This function produces a diagonal matrix
D, and invertible matrices
P and
Q such that
D = PMQ. Warning: even though this function is called the Smith normal form, it doesn't necessarily satisfy the more stringent condition that the diagonal entries
d1, d2, ..., dn of
D satisfy:
d1|d2|...|dn..
i1 : M = matrix{{1,2,3},{1,34,45},{2213,1123,6543},{0,0,0}}
o1 = | 1 2 3 |
| 1 34 45 |
| 2213 1123 6543 |
| 0 0 0 |
4 3
o1 : Matrix ZZ <--- ZZ
|
i2 : (D,P,Q) = smithNormalForm M
o2 = (| 135654 0 0 |, | 1 33471 -43292 0 |, | 171927 -42421 54868 |)

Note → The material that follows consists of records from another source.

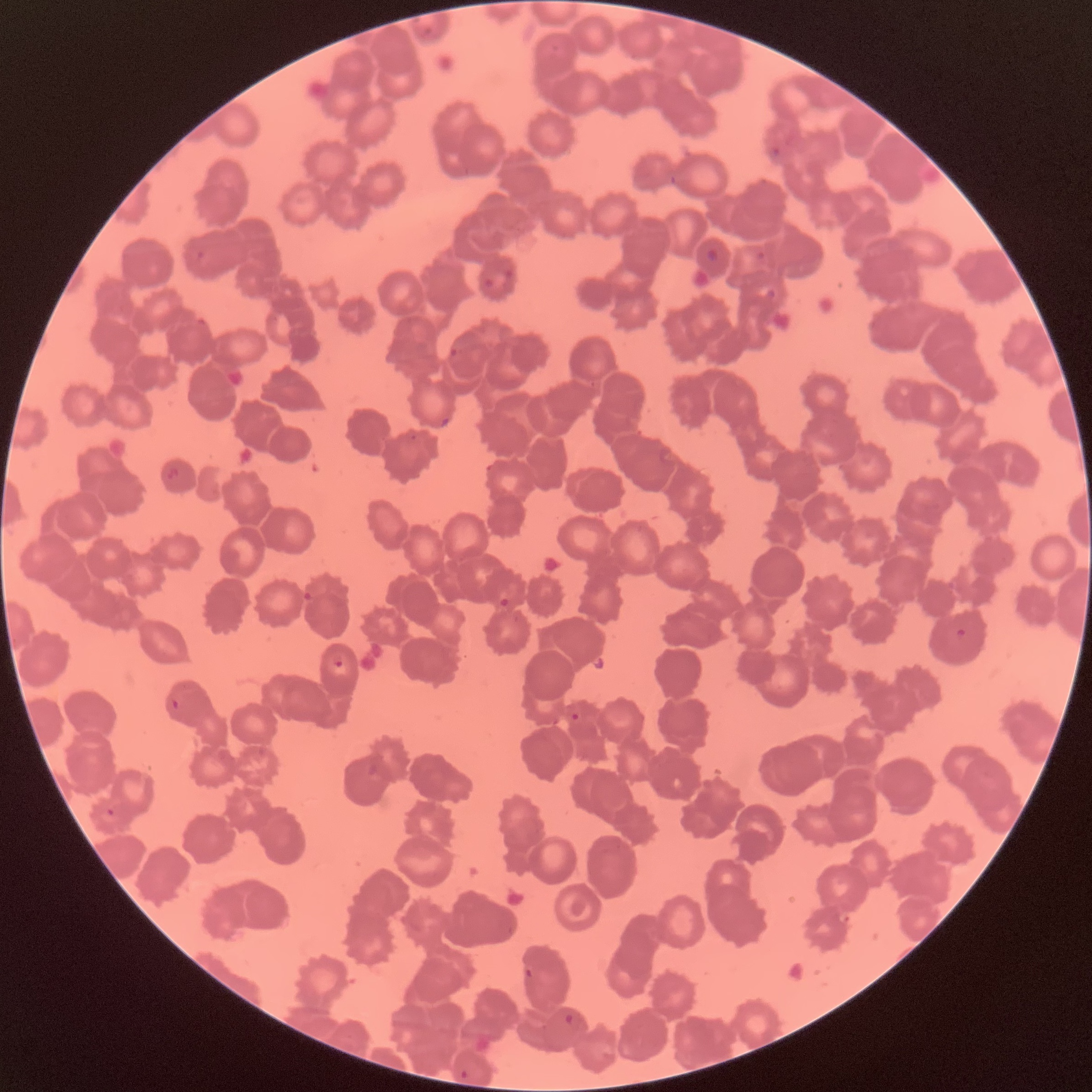

Summary:
  - Coordinate format: approximate bounding boxes as [x1, y1, x2, y2] in pixels
  - Plasmodium parasite locations: [767, 146, 781, 162], [303, 591, 313, 603], [499, 597, 510, 607], [955, 626, 969, 638], [332, 655, 344, 668], [171, 698, 180, 712], [571, 712, 580, 722], [106, 808, 115, 817], [523, 967, 534, 979], [563, 1013, 574, 1024], [460, 1068, 469, 1079]
  - Red blood cell morphology: rouleaux formation
  - Preparation: thin blood film
  - Image size: 1092×1092 pixels
  - Modality: optical microscopy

| 0 1 0 | | 0 1 0 0 | | 93042 -22957 29693 |
| 0 0 1 | | 0 0 1 0 | | -74119 18288 -23654 |
| 0 0 0 | | 0 0 0 1 |
o2 : Sequence
|
i3 : D == P * M * Q
o3 = true
|
i4 : (D,P) = smithNormalForm(M, ChangeMatrix=>{true,false})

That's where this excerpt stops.